No more manual searching

But what exactly does Florence - indeed, after Florence Nightingale - help with?

Marieke: "When I as a GP have a frail elderly person in my practice and want to call in home care I send a message from my GP information system. Florence then links the patient to a home care worker. And sends me a message when it is actually picked up. Sarah: "This makes it fast, structured and error-free for the GP. As a policy officer, I no longer have to manually look for a nurse to send by the patient." 

Instant help for the elderly

Florence thus makes the work of general practice more efficient, which is especially important for the elderly. Marieke: "They no longer have to wait for nursing. Previously, a file could sometimes end up on top of a pile and stay there before it was forwarded to a nurse. If the person who was supposed to forward it was on vacation, it could lie around for a while. Now there is immediate follow-up because the robot Florence forwards it. Normally the files were processed twice a week, so then as a patient you could wait three to four days for help."

"Florence works fast, structured and error-free."

Digital innovation

That Florence eases the work of the practice is obvious, but how did HZK actually come up with the idea of using Yarado? Marieke: "I attended a working session on Robotic Process Automation (RPA) from Connect4Care, a party dedicated to digital innovation in healthcare. I immediately saw the possibilities. Our administrative processes are often so wooden. In elder care, I saw the most gain to be made so we deployed robot Florence here as a test case and we like it very much." 

All beginnings are easy

Sarah: "It was very easy to get started with Yarado. The lines of communication are very short. We could immediately make appointments and recordings of the steps I had to go through manually before. Then Yarado started building that and we started testing it. Within two weeks we were online. You don't need any developer skills, it works very intuitively. Menno from Yarado put the entire application together for us. Sarah: "Yarado is a fast, accessible way to get rid of your administrative hassles. It's all well explained, very clear what's happening." Marieke: "Yarado also adjusts things very quickly if something is not going well. The service level is very high."

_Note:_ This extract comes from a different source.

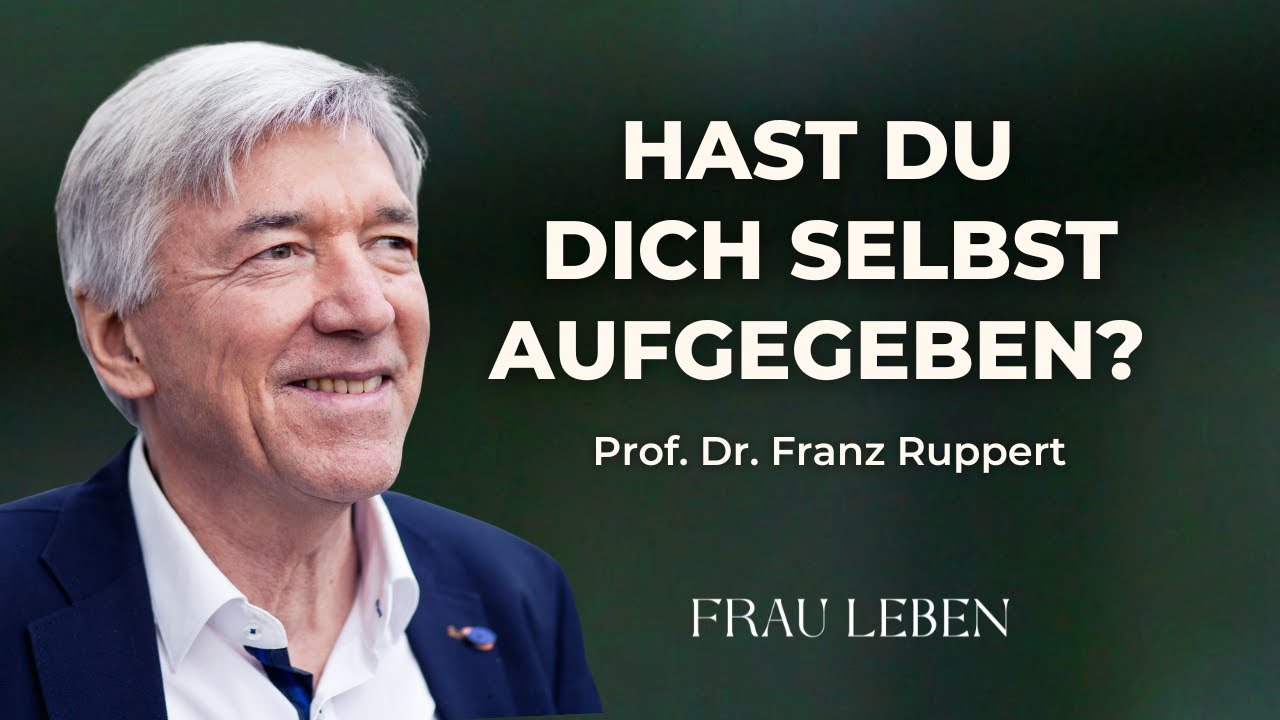 Franz Ruppert über die Mutterwunde, Selbstaufgabe und den Weg zurück zu dir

"Yarado is a fast, approachable way to get rid of your hassles."

Deletion sessions

This is a better solution than the one devised by the Ministry of Health, Welfare and Sport (VWS). Marieke: "There has been more attention for it in recent years, also at the national level. For example, scrapping sessions were devised by VWS, but they didn't really help. That was a bit of fighting forms with forms."

Purple crocodile

Forms are already plentiful at a general practice. Marieke: "The most offensive is the purple crocodile referral. That term comes from an OHRA advertisement in which a girl has forgotten her purple crocodile in the pool and has to fill out all kinds of forms while the crocodile stands in plain sight behind the desk clerk. We call this type of referral that because it is quite useless. Patients have to come and get such a form because they need a certain check mark from the doctor for their health insurance, but not because anything of medical knowledge is being asked of the doctor. Very frustrating. It's a blank referral. Of course, a robot could pick this up that way, too."

Mail processing is next

Plenty to automate in healthcare, but the focus at HZK will soon be on mail processing. Marieke: "In the near future, we want to work on the referral letters that come in. The biggest pressure is on our physician assistants. We really have shortages there, this is a national problem by the way. We want them to have to process fewer letters and be able to talk to people more. I estimate that as a general practice we spend 2 hours a day processing mail, so a quarter of the day. It would be great if we could become more efficient at this."